*REQUIRED ACTION*: Could you please retype all of the data below exactly?

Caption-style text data
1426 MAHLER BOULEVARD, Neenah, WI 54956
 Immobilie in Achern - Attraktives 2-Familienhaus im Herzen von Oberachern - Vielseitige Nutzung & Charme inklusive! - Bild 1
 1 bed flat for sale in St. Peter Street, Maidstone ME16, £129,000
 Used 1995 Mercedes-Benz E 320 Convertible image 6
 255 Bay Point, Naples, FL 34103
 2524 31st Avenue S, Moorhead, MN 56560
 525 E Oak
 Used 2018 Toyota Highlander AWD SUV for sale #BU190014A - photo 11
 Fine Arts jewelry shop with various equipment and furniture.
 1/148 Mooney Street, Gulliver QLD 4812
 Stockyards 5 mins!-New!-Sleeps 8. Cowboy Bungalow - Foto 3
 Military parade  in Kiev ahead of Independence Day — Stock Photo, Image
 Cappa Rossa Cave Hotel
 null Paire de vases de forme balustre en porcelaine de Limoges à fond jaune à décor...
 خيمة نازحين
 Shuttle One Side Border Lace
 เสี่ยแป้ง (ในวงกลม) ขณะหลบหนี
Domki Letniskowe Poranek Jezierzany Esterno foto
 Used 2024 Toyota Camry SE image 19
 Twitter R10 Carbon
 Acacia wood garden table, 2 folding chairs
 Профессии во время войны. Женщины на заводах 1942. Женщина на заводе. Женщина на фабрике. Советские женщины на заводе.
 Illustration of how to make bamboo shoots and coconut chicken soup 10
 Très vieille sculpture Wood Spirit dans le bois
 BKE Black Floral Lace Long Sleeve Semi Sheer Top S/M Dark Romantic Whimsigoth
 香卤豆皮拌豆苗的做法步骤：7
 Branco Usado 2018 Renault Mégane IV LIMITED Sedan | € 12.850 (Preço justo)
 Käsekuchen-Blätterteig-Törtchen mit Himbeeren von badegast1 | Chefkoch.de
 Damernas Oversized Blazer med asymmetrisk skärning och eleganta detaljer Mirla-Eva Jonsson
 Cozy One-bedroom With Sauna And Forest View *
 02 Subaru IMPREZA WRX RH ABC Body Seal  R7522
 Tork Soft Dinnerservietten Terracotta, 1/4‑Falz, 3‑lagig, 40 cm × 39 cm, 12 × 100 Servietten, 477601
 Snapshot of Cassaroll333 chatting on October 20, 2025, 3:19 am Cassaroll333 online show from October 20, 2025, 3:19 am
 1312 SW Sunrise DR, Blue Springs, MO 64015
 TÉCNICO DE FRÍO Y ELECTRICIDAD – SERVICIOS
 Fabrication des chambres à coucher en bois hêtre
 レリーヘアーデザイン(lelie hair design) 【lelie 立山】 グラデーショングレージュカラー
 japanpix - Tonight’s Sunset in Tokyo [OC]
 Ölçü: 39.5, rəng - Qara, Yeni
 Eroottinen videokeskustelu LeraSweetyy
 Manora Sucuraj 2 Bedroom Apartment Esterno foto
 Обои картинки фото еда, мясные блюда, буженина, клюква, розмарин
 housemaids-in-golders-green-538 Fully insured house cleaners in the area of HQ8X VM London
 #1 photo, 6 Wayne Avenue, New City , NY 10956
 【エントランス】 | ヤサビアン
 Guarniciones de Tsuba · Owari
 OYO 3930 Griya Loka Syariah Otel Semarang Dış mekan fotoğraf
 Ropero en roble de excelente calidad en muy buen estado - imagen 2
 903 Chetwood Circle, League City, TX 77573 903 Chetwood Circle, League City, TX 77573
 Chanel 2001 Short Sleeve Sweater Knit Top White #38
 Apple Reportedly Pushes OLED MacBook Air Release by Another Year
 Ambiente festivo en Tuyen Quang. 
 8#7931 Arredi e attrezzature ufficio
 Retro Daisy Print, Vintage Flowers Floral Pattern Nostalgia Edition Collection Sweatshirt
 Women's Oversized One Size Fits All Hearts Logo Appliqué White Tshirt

*RESPONSE*:
1426 MAHLER BOULEVARD, Neenah, WI 54956
 Immobilie in Achern - Attraktives 2-Familienhaus im Herzen von Oberachern - Vielseitige Nutzung & Charme inklusive! - Bild 1
 1 bed flat for sale in St. Peter Street, Maidstone ME16, £129,000
 Used 1995 Mercedes-Benz E 320 Convertible image 6
 255 Bay Point, Naples, FL 34103
 2524 31st Avenue S, Moorhead, MN 56560
 525 E Oak
 Used 2018 Toyota Highlander AWD SUV for sale #BU190014A - photo 11
 Fine Arts jewelry shop with various equipment and furniture.
 1/148 Mooney Street, Gulliver QLD 4812
 Stockyards 5 mins!-New!-Sleeps 8. Cowboy Bungalow - Foto 3
 Military parade  in Kiev ahead of Independence Day — Stock Photo, Image
 Cappa Rossa Cave Hotel
 null Paire de vases de forme balustre en porcelaine de Limoges à fond jaune à décor...
 خيمة نازحين
 Shuttle One Side Border Lace
 เสี่ยแป้ง (ในวงกลม) ขณะหลบหนี
Domki Letniskowe Poranek Jezierzany Esterno foto
 Used 2024 Toyota Camry SE image 19
 Twitter R10 Carbon
 Acacia wood garden table, 2 folding chairs
 Профессии во время войны. Женщины на заводах 1942. Женщина на заводе. Женщина на фабрике. Советские женщины на заводе.
 Illustration of how to make bamboo shoots and coconut chicken soup 10
 Très vieille sculpture Wood Spirit dans le bois
 BKE Black Floral Lace Long Sleeve Semi Sheer Top S/M Dark Romantic Whimsigoth
 香卤豆皮拌豆苗的做法步骤：7
 Branco Usado 2018 Renault Mégane IV LIMITED Sedan | € 12.850 (Preço justo)
 Käsekuchen-Blätterteig-Törtchen mit Himbeeren von badegast1 | Chefkoch.de
 Damernas Oversized Blazer med asymmetrisk skärning och eleganta detaljer Mirla-Eva Jonsson
 Cozy One-bedroom With Sauna And Forest View *
 02 Subaru IMPREZA WRX RH ABC Body Seal  R7522
 Tork Soft Dinnerservietten Terracotta, 1/4‑Falz, 3‑lagig, 40 cm × 39 cm, 12 × 100 Servietten, 477601
 Snapshot of Cassaroll333 chatting on October 20, 2025, 3:19 am Cassaroll333 online show from October 20, 2025, 3:19 am
 1312 SW Sunrise DR, Blue Springs, MO 64015
 TÉCNICO DE FRÍO Y ELECTRICIDAD – SERVICIOS
 Fabrication des chambres à coucher en bois hêtre
 レリーヘアーデザイン(lelie hair design) 【lelie 立山】 グラデーショングレージュカラー
 japanpix - Tonight’s Sunset in Tokyo [OC]
 Ölçü: 39.5, rəng - Qara, Yeni
 Eroottinen videokeskustelu LeraSweetyy
 Manora Sucuraj 2 Bedroom Apartment Esterno foto
 Обои картинки фото еда, мясные блюда, буженина, клюква, розмарин
 housemaids-in-golders-green-538 Fully insured house cleaners in the area of HQ8X VM London
 #1 photo, 6 Wayne Avenue, New City , NY 10956
 【エントランス】 | ヤサビアン
 Guarniciones de Tsuba · Owari
 OYO 3930 Griya Loka Syariah Otel Semarang Dış mekan fotoğraf
 Ropero en roble de excelente calidad en muy buen estado - imagen 2
 903 Chetwood Circle, League City, TX 77573 903 Chetwood Circle, League City, TX 77573
 Chanel 2001 Short Sleeve Sweater Knit Top White #38
 Apple Reportedly Pushes OLED MacBook Air Release by Another Year
 Ambiente festivo en Tuyen Quang. 
 8#7931 Arredi e attrezzature ufficio
 Retro Daisy Print, Vintage Flowers Floral Pattern Nostalgia Edition Collection Sweatshirt
 Women's Oversized One Size Fits All Hearts Logo Appliqué White Tshirt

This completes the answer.